Wang Yangang, Zhang Baowen, Peng Cong
IEEE Trans Image Process. 2019 Nov 28. doi: 10.1109/TIP.2019.2955280.
This paper introduces a novel method for real-time 2D hand pose estimation from monocular color images, which is named as SRHandNet. Existing methods can not time efficiently obtain appropriate results for small hand. Our key idea is to simultaneously regress the hand region of interests (RoIs) and hand keypoints for a given color image, and iteratively take the hand RoIs as feedback information for boosting the performance of hand keypoints estimation with a single encoder-decoder network architecture. Different from previous region proposal network (RPN), a new lightweight bounding box representation, which is called region map, is proposed. The proposed bounding box representation map together with hand keypoints heatmaps are combined into the unified multi-channel feature maps, which can be easily acquired with only one forward network inference and thus improve the runtime efficiency of the network. Our proposed SRHandNet can run at 40fps for hand bounding box detection and up to 30fps accurate hand keypoints estimation under the desktop environment without implementation optimization. Experiments demonstrate the effectiveness of the proposed method. State-of-the-art results are also achieved out competing all recent methods.

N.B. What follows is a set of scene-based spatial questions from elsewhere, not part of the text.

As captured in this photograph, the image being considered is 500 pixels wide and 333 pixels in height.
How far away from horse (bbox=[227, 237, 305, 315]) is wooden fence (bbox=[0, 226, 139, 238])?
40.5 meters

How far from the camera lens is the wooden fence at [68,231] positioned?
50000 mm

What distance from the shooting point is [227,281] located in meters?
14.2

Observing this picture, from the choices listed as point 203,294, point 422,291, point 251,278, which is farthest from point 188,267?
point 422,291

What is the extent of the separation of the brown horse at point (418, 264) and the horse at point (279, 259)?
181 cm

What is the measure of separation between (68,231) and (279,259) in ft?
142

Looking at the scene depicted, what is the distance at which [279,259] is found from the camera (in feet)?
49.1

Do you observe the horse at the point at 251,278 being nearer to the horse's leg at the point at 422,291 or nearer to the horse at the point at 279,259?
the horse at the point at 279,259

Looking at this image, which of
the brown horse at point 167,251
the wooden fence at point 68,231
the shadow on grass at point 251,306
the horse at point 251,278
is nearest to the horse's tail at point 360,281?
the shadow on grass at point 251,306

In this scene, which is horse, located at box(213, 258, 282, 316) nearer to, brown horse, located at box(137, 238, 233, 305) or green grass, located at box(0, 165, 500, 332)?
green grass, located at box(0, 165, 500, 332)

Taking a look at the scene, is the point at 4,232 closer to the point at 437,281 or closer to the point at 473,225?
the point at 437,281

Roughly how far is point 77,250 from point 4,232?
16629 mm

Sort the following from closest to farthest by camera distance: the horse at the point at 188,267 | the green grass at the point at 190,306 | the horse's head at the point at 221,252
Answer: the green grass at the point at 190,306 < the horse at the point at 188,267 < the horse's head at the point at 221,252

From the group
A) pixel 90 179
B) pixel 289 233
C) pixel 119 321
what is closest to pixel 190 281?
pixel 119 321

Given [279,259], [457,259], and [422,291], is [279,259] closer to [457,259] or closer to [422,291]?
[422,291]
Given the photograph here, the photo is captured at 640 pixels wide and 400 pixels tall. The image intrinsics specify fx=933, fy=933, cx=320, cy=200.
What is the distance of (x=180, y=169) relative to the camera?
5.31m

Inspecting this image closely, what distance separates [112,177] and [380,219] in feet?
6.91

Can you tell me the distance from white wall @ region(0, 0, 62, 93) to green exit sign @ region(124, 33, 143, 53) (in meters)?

本文介绍了一种从单目彩色图像中实时估计二维手部姿态的新方法,称为SRHandNet。现有方法无法高效地为小尺寸手部及时获取合适的结果。我们的关键思想是,对于给定的彩色图像,同时回归手部感兴趣区域(RoI)和手部关键点,并使用单个编码器-解码器网络架构,将手部RoI作为反馈信息进行迭代,以提高手部关键点估计的性能。与先前的区域提议网络(RPN)不同,我们提出了一种新的轻量级边界框表示,称为区域图。所提出的边界框表示图与手部关键点热图被组合成统一的多通道特征图,仅通过一次前向网络推理就能轻松获取,从而提高网络的运行时效率。在没有进行实现优化的桌面环境下,我们提出的SRHandNet对手部边界框检测可以达到40帧每秒,对手部关键点的精确估计可达30帧每秒。实验证明了该方法的有效性。在与所有最新方法的竞争中,该方法也取得了领先的结果。